* **EXERCISE DATA**
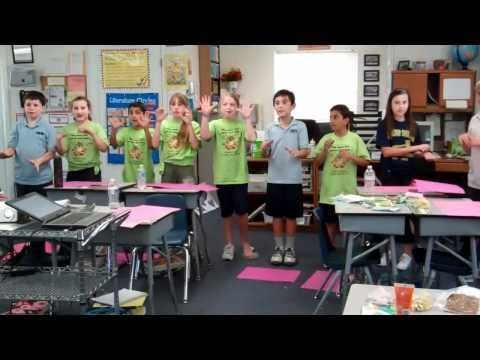 Place Value Song Rap - (Hand Motions Too)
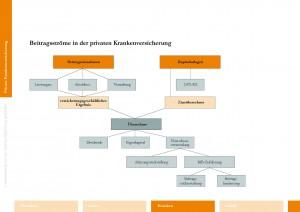 Verkaufshilfe Vorsorge PKV - IHK Sachkundeprüfung 34d GewO Versicherungsfachmann Versicherungsfachfrau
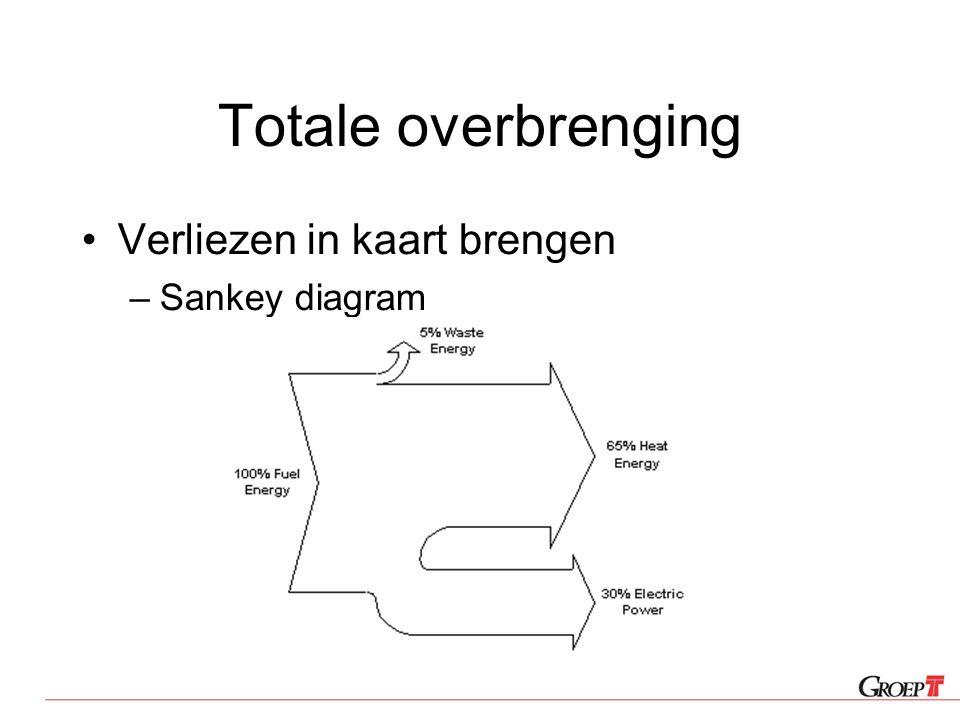 Totale overbrenging Verliezen in kaart brengen –Sankey diagram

* **REQUIREMENT**
Repeat the listing word for word, omitting the pictures.

* **TASK RESULT**
 Place Value Song Rap - (Hand Motions Too)
 Verkaufshilfe Vorsorge PKV - IHK Sachkundeprüfung 34d GewO Versicherungsfachmann Versicherungsfachfrau
 Totale overbrenging Verliezen in kaart brengen –Sankey diagram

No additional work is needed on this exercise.